## RECORDS FOR THE TASK
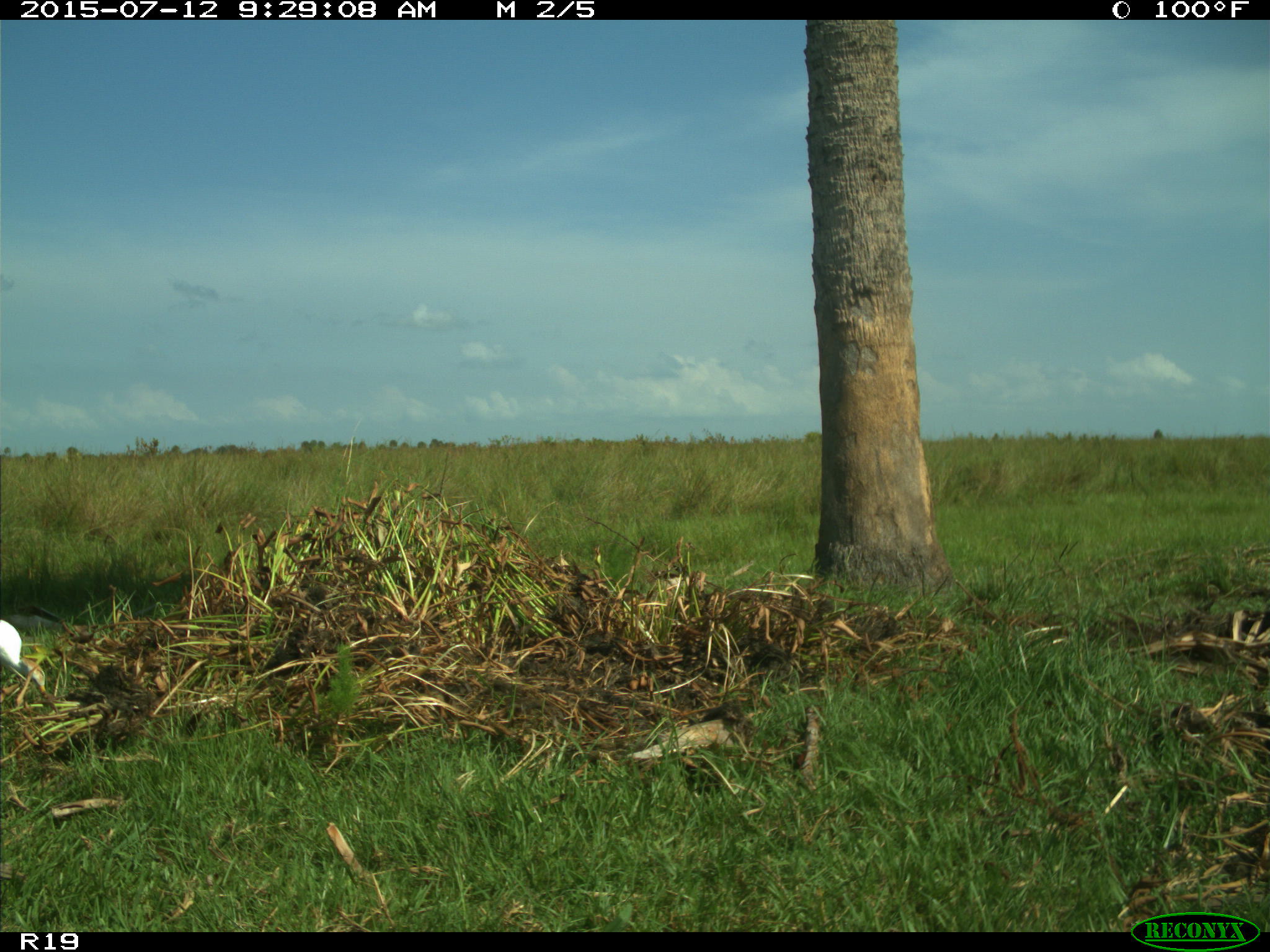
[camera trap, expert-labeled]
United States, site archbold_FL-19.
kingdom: Animalia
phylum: Chordata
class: Aves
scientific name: Aves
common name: birds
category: unidentified bird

## YOUR ASSIGNMENT
Would you copy out exactly the lines from the one holding "kingdom: Animalia" through the end of the entries above, both ends included?

## RESULT OF THIS TASK
kingdom: Animalia
phylum: Chordata
class: Aves
scientific name: Aves
common name: birds
category: unidentified bird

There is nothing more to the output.